Firefox Usage Climbing
kbox writes "According to the Amsterdam analytics firm onestat The Firefox browser has jumped from a global market share of 8.7% to a whopping 13% since April 2005. The national usage of Firefox make some interesting reading, too, with Firefox making up 16% in the USA, 24% in Australia and a huge 39% in Germany."
Unsurprisingly, on Slashdot we skew the averages somewhat, with Firefox weighing in at 65% of our traffic... but sadly 18% of our Firefox users need to upgrade to the latest version ;) Go do that now.
It's 'Firefox'. Not 'FireFox'.
Thanks for reading.
My Firefox is out of date because I switched to Opera when Beta 9 came out. I still use Firefox on occassion for testing my web site and for the ocassional page that just refuses to play nicely with Opera (or when I need to use the IE tab for one of the few pages that STILL refuses to work in anything except for IE). So I just don't bother to stay current on the latest updates. Of course then there's the version of Firefox I'm using now at work (version 1.0.7) and that's pretty out of date... but I'm not the person who originally installed Firefox (and this is a multi-user computer) so I don't know if they need the older version of Firefox for some reason...
Read my blog posts on usability.
And most probably don't know about USB thumb drives. Put those two together and hey! You got Portable Firefox! :)
Full browser stats
Full OS stats
Wow, thanks for making me have to do a killall -9 firefox-bin
I was stuck in an infinite loop of firefox asking me for the username and password for your site.
What a fool believes, he sees, no wise man has the power to reason away.

------------------------

Answer these from the Firefox usage text:
1. What share of usage does Firefox hold in Germany?
2. What percentage of Slashdot's traffic comes from Firefox?
3. Which Firefox version does one commenter use at work?
None of the lines matter for any task.

Supplied information:
------------------------

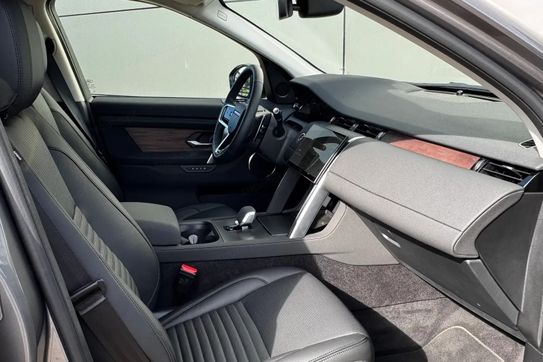 Land Rover Discovery Sport 2.0 D180 S aut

------------------------

Response box:
1. 39%
2. 65%
3. 1.0.7